Спустя тридцать ярдов Шкет устал и дальше потрусил, тяжело дыша в густой сухости. Может, все эти дороги тянутся бесконечно, рассуждал он, а мост висит себе и висит. Да ешкин кот, я всего десять минут иду. Он поднырнул под несколько эстакад. Снова кинулся бегом и по дуге вывернул к настоящему началу моста.
Дорожная разметка между тросами – дюжиной клиньев в перспективе, их общую вершину отъел туман. Не торопясь, дивясь, он зашагал к незримому берегу. Один раз подошел к перилам и сквозь дым вгляделся в воду. Посмотрел вверх сквозь перекладины и тросы, мимо мостков, что тянулись к башне опоры.

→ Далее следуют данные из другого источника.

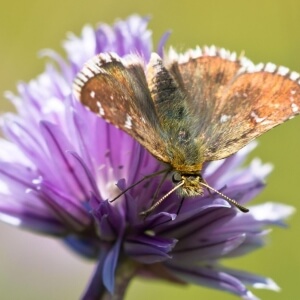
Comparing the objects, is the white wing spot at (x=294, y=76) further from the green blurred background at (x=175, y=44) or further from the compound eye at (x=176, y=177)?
the green blurred background at (x=175, y=44)

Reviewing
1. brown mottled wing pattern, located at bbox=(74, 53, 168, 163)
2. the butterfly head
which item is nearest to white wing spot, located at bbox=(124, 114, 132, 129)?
brown mottled wing pattern, located at bbox=(74, 53, 168, 163)

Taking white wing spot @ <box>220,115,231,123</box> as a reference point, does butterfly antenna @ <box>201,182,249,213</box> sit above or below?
below

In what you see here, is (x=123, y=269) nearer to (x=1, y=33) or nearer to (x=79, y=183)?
(x=79, y=183)

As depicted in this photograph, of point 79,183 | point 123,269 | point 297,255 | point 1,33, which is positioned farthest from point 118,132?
point 1,33

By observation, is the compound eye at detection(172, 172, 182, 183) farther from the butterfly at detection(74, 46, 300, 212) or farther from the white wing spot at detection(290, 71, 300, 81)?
the white wing spot at detection(290, 71, 300, 81)

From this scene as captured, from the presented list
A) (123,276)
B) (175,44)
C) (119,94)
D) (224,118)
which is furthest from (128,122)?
(175,44)

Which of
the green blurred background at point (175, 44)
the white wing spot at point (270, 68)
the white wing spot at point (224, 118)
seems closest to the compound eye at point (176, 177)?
the white wing spot at point (224, 118)
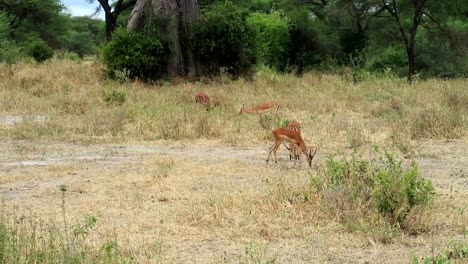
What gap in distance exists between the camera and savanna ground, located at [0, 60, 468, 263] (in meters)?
5.09

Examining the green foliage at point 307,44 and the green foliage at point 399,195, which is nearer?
the green foliage at point 399,195

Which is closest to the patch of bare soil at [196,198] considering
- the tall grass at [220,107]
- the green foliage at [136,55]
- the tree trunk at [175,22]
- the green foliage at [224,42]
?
the tall grass at [220,107]

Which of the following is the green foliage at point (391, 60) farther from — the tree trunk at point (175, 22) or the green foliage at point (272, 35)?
the tree trunk at point (175, 22)

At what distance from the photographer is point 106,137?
10.7 metres

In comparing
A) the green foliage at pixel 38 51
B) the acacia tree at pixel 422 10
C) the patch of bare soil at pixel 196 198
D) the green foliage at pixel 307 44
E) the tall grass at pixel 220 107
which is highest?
the acacia tree at pixel 422 10

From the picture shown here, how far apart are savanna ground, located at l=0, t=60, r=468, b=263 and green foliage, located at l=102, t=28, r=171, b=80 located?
4.43 feet

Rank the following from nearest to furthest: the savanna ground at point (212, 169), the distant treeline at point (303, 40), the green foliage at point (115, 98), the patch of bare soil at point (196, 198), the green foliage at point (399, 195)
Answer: the patch of bare soil at point (196, 198)
the savanna ground at point (212, 169)
the green foliage at point (399, 195)
the green foliage at point (115, 98)
the distant treeline at point (303, 40)

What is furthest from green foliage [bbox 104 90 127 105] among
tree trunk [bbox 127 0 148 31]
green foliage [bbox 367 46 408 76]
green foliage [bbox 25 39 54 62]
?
green foliage [bbox 367 46 408 76]

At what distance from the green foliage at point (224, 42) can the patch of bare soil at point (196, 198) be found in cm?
987

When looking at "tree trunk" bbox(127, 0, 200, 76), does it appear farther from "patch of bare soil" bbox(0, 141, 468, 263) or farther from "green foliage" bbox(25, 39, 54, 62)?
"green foliage" bbox(25, 39, 54, 62)

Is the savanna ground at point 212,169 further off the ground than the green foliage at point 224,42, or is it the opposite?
the green foliage at point 224,42

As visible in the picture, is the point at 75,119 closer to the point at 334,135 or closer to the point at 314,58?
the point at 334,135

Машина полминуты петляла в тоннелях, и двигатель урчал все громче. Буро-малиновая, тупоносая и двадцать лет как с конвейера, она вымахнула на армированный асфальт; когда проурчала мимо, человек на заднем сиденье обернулся, улыбнулся, помахал.

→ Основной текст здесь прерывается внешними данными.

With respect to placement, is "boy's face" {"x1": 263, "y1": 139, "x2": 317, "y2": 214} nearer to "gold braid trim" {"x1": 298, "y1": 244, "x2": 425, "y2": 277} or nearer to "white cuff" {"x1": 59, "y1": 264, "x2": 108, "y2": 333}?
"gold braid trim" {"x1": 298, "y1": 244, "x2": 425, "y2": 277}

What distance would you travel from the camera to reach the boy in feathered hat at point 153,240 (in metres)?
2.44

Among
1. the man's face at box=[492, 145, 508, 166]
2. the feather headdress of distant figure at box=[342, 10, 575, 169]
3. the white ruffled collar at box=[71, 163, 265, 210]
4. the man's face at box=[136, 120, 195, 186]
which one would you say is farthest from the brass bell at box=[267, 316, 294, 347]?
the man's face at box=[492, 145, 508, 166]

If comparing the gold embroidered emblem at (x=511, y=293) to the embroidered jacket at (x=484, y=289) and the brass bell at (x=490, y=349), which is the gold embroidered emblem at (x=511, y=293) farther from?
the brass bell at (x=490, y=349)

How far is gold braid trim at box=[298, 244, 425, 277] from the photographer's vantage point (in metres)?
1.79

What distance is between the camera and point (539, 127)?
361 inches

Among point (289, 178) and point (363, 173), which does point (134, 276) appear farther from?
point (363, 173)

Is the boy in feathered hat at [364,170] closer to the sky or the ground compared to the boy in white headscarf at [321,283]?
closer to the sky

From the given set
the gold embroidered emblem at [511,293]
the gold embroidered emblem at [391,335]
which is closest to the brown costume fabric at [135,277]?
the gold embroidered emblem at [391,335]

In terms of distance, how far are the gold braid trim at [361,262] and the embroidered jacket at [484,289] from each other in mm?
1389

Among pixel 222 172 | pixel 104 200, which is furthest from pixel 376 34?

– Эй! – крикнул Шкет и помахал ему вслед.
Машина не замедлила ход. Но человек за задним стеклом снова взмахнул рукой.
– Мистер Новик! – Шкет пробежал шесть шагов и закричал: – До свиданья! До свиданья, мистер Новик!
Машина уменьшалась меж решетками тросов, уперлась в дымную завесу и утопла в ней, как грузило в раздерганной вате. Спустя миг –
А
Я бы мог покинуть этот смутный, смутный город…
Но, стараясь не расплескать свой гумор, он свернул назад к тоннелю. Временами лицо кривило гротеском. Где в этом городе центр? – гадал он и шагал – левую ногу чуточку свело, – а дома вновь поднимались навстречу, готовясь его принять.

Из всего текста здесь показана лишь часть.